3. Impactos Práticos para Empresas

a) Planejamento Tributário e de Caixa: Empresas no Lucro Presumido devem revisar seus fluxos de receita e projeções trimestrais, pois a antecipação da tributação pode impactar diretamente o planejamento de caixa, projeções de tributos e decisões operacionais.

b) Compliance e Controle Contábil: O novo mecanismo exige monitoramento rigoroso da receita bruta acumulada, além de procedimentos contábeis e fiscais capazes de identificar o momento preciso em que o limite proporcional é ultrapassado.
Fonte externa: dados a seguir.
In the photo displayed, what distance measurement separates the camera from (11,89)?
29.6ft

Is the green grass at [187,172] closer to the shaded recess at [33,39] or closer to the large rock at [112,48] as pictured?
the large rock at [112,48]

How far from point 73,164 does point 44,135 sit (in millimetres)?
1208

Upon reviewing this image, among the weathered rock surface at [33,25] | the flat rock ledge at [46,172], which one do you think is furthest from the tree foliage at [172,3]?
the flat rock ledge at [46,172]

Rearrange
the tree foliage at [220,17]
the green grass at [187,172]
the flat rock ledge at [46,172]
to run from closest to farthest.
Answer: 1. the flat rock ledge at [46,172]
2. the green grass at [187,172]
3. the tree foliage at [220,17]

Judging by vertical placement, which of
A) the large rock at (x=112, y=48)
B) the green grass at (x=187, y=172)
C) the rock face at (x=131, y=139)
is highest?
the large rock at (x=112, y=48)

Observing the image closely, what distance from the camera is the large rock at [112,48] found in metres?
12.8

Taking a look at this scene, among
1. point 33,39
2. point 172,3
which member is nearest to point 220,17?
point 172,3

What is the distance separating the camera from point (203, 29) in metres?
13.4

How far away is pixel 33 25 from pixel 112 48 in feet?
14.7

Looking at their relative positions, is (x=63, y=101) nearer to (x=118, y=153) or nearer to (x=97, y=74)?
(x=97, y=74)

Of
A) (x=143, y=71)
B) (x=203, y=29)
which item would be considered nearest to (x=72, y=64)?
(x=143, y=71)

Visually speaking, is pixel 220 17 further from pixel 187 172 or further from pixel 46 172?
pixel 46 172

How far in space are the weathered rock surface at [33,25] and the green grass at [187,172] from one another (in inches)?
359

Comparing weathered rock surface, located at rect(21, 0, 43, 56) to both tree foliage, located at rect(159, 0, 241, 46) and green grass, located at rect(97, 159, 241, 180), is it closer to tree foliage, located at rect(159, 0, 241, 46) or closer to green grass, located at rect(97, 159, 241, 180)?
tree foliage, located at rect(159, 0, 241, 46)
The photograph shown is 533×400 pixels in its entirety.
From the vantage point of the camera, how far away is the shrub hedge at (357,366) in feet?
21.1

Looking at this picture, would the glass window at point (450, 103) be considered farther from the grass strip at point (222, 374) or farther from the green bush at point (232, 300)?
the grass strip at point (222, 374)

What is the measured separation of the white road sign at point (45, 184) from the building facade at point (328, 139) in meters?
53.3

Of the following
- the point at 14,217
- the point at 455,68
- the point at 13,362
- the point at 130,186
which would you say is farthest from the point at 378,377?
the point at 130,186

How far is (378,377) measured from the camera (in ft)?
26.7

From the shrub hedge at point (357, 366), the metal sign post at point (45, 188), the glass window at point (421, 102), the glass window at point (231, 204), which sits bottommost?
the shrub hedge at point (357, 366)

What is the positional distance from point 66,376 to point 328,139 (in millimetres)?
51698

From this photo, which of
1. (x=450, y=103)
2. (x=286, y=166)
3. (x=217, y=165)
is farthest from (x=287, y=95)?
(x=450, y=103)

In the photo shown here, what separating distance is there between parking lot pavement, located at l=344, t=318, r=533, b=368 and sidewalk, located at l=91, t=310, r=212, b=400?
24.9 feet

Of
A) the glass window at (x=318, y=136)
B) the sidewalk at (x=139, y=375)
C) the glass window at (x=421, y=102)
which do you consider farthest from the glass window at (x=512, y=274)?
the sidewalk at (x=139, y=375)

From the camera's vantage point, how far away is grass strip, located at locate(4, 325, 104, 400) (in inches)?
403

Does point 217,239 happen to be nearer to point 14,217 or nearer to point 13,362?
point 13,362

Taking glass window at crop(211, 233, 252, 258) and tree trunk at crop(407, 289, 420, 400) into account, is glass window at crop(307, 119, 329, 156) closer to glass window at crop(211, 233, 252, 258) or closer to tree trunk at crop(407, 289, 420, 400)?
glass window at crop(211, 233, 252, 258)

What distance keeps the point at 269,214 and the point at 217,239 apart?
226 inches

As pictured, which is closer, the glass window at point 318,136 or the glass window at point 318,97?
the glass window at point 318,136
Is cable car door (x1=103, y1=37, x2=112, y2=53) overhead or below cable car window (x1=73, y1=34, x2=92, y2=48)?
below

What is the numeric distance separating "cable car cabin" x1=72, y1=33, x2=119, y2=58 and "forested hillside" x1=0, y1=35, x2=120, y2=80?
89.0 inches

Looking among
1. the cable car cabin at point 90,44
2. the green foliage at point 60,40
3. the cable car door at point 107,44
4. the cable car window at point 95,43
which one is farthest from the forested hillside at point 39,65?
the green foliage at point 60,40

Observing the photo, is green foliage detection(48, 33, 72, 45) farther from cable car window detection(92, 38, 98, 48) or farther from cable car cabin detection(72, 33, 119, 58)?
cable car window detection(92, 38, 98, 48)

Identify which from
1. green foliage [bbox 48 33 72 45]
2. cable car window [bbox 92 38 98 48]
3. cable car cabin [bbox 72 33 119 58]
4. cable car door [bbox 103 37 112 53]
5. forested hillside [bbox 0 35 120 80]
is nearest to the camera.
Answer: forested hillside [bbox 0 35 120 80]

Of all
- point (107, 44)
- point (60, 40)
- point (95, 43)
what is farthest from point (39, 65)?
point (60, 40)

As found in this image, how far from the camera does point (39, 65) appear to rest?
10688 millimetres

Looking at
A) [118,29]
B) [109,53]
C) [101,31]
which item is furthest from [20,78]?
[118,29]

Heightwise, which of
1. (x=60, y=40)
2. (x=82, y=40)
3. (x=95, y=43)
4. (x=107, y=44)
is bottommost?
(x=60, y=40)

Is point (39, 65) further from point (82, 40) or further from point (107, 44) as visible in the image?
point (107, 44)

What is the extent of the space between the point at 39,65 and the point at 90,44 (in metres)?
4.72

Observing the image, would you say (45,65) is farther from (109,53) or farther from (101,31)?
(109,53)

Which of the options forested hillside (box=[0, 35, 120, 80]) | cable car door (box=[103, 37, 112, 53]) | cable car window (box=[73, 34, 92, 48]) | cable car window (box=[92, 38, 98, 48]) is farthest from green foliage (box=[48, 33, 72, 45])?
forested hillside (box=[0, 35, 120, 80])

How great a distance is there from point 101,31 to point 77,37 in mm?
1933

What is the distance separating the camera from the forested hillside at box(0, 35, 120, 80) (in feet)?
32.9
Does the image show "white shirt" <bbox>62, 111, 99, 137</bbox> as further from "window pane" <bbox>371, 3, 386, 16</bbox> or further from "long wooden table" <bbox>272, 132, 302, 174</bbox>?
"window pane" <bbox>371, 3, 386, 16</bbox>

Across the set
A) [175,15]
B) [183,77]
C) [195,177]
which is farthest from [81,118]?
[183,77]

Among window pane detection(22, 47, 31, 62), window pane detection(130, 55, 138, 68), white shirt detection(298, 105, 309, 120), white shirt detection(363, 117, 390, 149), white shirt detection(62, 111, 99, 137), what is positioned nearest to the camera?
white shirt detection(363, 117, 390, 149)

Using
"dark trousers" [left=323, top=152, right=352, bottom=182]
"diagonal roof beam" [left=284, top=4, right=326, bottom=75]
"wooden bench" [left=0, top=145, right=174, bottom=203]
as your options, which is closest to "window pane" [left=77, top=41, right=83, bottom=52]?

Erros no cálculo podem resultar em autuações fiscais e encargos adicionais.

c) Ajuste ao Final do Exercício: Importante ressaltar que, de acordo com a própria instrução normativa, caso ao final ano-calendário a receita bruta acumulada não ultrapasse o limite de R$ 5 milhões, a empresa poderá recalcular os tributos pagos com acréscimo e promover ajustes, inclusive com possível dedução ou compensação no último trimestre.

4. Pontos de Atenção Jurídico-Tributários

a) Natureza do Regime de Lucro Presumido: A Receita Federal considera o regime de Lucro Presumido como uma forma de incentivo ou benefício fiscal em relação ao regime de Lucro Real, o que fundamenta a aplicação das regras de redução de benefícios.

b) Possíveis Contenciosos: A interpretação acerca do momento de ocorrência do fato gerador para aplicação do acréscimo, bem como a proporcionalidade trimestral, poderá ser objeto de questionamentos em esfera administrativa e judicial, abrindo espaço para discussões sobre constitucionalidade e legalidade da antecipação tributária.

5. Conclusão
A confirmação pela Receita Federal da tributação antecipada do IRPJ e da CSLL para empresas tributadas no regime de Lucro Presumido decorre da regulamentação da redução linear de benefícios fiscais prevista na Lei Complementar nº 224/2025, especialmente por meio das Instruções Normativas RFB nº 2.305/2025 e nº 2.306/2026.

Essa alteração representa um novo ambiente de complexidade para a apuração tributária em 2026, exigindo ajustes imediatos em planejamento tributário, controles contábeis e compliance fiscal pelas empresas, com atenção específica à apuração trimestral da receita bruta e aos possíveis efeitos de antecipação tributária.